Details of Gate's pricing and terms have not been announced, but are expected to be available very soon. In addition, the company will provide an emphasis on service to both the patient and the family as well as to the prescribing physician.
But for the consumer to benefit from a lower priced human growth hormone, managed care decision-makers must take action.
First, it is important that MCOs understand that prescriptions for hGH written by pediatric endocrinologists normally identify a brand product.
MCOs that recognize this fact will provide incentives to members to choose a less expensive alternative using a preferred formulary approach, i.e., tiering the copayment or coinsurance. This produces a win-win for the patient and health plan. More progressive plans will want to consider assigning this product a "generic" copayment level.

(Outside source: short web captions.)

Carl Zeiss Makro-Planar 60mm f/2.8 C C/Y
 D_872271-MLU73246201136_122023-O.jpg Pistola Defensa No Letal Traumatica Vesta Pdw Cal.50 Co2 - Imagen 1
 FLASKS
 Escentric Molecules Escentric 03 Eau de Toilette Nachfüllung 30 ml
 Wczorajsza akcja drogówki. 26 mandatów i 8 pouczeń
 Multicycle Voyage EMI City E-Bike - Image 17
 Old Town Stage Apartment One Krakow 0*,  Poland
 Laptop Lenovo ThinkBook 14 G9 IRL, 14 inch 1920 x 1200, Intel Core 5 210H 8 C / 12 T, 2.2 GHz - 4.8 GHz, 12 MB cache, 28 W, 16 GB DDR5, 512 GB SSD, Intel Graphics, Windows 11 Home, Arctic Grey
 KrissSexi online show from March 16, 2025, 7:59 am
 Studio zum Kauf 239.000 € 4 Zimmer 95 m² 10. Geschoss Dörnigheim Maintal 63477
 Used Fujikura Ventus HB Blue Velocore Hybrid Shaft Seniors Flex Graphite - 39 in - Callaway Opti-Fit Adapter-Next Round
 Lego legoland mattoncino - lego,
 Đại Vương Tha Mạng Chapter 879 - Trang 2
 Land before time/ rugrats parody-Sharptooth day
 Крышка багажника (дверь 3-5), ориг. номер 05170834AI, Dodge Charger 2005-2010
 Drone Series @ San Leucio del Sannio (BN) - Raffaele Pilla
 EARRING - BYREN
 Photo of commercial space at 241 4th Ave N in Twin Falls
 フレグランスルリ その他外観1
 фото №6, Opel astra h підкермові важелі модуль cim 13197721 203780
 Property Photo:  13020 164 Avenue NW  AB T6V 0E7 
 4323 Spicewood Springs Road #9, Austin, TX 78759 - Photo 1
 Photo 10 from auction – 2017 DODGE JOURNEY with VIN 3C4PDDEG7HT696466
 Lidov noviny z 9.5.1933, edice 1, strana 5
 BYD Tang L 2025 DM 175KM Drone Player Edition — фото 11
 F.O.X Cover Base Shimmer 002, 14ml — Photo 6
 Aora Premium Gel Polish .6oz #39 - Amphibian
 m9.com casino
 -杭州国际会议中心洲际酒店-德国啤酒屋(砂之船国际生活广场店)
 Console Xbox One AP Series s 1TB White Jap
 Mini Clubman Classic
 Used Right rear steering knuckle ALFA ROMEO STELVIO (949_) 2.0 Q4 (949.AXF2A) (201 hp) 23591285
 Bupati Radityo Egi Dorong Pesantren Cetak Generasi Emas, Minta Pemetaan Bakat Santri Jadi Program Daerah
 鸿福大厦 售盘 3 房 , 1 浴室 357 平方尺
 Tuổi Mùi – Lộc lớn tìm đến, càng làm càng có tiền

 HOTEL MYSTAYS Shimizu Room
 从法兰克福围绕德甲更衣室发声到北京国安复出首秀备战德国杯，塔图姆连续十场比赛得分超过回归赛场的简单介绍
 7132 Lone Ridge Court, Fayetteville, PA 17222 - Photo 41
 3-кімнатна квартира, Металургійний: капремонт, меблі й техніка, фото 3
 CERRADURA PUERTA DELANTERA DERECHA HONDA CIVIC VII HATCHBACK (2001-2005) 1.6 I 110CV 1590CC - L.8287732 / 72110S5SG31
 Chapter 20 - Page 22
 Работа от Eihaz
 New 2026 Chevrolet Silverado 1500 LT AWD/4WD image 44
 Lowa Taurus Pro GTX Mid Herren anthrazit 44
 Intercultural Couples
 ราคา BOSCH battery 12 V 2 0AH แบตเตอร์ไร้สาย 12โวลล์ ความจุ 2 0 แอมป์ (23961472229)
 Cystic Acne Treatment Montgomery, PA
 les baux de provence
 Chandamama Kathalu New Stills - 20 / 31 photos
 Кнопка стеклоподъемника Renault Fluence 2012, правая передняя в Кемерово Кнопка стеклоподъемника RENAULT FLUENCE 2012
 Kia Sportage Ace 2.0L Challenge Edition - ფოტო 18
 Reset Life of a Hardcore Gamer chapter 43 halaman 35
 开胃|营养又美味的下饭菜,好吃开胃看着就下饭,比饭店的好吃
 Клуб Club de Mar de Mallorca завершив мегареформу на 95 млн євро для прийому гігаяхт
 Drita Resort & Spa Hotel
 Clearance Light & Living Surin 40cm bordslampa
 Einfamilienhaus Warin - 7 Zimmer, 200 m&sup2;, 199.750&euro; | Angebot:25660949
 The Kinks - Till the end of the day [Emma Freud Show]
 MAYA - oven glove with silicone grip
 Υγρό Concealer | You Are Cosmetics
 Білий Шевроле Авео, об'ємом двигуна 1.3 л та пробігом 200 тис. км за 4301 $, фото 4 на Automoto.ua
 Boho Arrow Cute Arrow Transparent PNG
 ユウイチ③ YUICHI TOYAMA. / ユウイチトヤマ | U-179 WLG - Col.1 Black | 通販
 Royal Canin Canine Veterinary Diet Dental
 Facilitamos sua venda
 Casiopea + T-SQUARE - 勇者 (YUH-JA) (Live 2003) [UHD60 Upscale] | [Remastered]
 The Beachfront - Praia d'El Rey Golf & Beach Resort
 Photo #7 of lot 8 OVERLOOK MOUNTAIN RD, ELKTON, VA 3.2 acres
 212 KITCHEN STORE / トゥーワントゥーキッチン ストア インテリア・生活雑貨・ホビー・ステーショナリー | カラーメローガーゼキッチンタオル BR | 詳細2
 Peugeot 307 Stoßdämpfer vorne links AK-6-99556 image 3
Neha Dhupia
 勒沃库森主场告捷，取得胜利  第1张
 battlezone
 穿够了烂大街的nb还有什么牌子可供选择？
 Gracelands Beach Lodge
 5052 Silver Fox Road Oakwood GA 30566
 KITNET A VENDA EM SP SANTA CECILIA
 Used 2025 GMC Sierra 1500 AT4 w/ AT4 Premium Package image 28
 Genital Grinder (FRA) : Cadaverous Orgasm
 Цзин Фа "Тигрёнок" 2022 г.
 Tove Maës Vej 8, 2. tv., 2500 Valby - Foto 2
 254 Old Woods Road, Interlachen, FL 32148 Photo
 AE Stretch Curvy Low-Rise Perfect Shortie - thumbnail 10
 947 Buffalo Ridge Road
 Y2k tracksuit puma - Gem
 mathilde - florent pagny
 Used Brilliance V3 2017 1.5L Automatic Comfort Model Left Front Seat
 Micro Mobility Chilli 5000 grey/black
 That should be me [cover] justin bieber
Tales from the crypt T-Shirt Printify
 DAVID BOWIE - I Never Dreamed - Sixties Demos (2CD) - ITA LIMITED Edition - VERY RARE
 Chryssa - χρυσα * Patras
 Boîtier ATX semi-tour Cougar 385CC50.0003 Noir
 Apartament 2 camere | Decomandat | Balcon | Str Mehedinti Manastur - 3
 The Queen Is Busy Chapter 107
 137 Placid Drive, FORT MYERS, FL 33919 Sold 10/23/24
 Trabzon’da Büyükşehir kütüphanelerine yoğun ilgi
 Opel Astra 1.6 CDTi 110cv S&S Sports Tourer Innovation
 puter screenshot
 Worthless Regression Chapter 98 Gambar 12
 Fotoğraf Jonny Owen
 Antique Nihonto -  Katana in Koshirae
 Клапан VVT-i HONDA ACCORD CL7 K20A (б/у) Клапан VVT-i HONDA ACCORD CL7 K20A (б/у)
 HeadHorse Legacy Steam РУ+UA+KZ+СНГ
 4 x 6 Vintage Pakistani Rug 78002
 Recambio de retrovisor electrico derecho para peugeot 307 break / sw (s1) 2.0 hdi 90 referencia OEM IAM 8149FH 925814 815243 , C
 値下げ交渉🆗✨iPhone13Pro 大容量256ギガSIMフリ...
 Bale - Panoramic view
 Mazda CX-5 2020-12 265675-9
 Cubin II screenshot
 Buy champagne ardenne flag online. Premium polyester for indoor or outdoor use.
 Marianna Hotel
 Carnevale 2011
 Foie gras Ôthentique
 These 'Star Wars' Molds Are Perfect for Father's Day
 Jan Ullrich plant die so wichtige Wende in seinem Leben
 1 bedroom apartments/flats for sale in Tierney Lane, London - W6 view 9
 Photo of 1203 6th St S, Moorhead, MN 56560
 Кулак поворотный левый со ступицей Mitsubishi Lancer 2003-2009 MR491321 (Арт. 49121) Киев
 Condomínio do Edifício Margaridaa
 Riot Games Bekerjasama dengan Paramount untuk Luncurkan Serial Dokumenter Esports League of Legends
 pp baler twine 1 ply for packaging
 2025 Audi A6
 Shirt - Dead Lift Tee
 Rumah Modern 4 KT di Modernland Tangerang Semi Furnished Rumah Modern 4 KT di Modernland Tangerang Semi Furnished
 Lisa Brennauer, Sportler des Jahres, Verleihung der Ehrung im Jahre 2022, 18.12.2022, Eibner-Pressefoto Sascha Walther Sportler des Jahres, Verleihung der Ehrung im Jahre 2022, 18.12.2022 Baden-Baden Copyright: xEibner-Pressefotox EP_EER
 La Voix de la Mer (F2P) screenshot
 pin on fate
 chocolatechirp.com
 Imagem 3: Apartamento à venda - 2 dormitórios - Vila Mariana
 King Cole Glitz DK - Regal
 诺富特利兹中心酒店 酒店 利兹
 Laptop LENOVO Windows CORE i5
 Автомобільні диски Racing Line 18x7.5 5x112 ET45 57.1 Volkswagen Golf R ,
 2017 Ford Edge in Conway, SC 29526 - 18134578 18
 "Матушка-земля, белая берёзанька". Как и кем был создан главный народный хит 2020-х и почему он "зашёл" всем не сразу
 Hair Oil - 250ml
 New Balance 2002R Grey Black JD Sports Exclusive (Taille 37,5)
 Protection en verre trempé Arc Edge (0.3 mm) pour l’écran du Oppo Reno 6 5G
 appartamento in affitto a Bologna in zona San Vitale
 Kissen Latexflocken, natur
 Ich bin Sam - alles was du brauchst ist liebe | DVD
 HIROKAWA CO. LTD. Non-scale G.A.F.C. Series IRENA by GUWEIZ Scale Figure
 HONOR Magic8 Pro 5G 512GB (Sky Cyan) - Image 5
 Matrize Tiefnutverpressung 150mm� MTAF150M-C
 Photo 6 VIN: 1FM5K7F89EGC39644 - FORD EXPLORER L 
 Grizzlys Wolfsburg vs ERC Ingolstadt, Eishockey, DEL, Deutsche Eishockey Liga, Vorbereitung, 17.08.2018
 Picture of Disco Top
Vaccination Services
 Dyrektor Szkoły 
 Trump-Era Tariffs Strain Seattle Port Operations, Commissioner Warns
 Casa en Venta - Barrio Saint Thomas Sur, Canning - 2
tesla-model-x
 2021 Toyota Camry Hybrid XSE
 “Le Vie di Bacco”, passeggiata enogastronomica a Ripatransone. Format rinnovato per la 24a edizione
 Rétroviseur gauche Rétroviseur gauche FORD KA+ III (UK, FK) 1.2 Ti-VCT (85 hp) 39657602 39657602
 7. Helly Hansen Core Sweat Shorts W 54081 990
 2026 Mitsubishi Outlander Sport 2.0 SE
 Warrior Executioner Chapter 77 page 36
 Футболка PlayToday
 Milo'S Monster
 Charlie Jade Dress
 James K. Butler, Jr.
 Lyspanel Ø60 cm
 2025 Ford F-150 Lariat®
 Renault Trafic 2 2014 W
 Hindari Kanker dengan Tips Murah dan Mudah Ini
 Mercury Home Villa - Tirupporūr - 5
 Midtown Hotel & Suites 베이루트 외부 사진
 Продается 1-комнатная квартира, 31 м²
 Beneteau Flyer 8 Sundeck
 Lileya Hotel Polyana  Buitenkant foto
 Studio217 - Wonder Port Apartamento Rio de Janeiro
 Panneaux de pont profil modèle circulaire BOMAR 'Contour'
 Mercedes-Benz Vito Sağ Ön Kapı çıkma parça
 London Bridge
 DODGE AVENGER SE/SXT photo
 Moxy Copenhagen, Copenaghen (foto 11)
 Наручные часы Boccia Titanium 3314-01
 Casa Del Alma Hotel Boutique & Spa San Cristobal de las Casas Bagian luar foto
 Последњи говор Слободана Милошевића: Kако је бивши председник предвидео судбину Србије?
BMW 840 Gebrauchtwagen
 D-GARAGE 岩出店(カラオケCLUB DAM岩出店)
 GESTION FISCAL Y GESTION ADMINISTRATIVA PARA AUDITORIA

When plans place traditional medications in a tier favorable to the manufacturer, they can receive incentives such as rebates and discounts. These rebates are based upon market share and the number of drugs in a preferred category. This process has for the most part not been available for the biologics. Because there is little competition in general in the biopharmaceutical industry, this practice has been slow to catch on.
If MCOs develop and implement tiered formularies and preferred products, the rebates and discounts are sure to follow. However, the rebates must in some way be passed on to the ultimate payer — the employer and patient — and not be absorbed by the manufacturer as extra profit.
Most categories contain only one product or a set of products so unlike other products that they do not actually compete for formulary placement. However, for hGH as well as a few other products, competition does exist because the hGH drugs are just about indistinguishable.
Even so, competition can be used by managed care to establish prices.
Some early adopters of aggressive biopharmaceutical management at MCOs have been pursuing discounts and other favorable terms from manufacturers, with mixed success. In general, the biopharmaceutical manufacturers have not been driving or supporting of this trend. Gate now has provided us with an excuse to re-evaluate this strategy by starting a competitive environment.
Whether Gate moves forward with other products in the near future depends in part upon the FDA. But Gate, through its licensing arrangement, has now allowed at least hGH to be made available at a more acceptable price for consumers and payers and that allows patients to have easier access to tomorrow's medicines.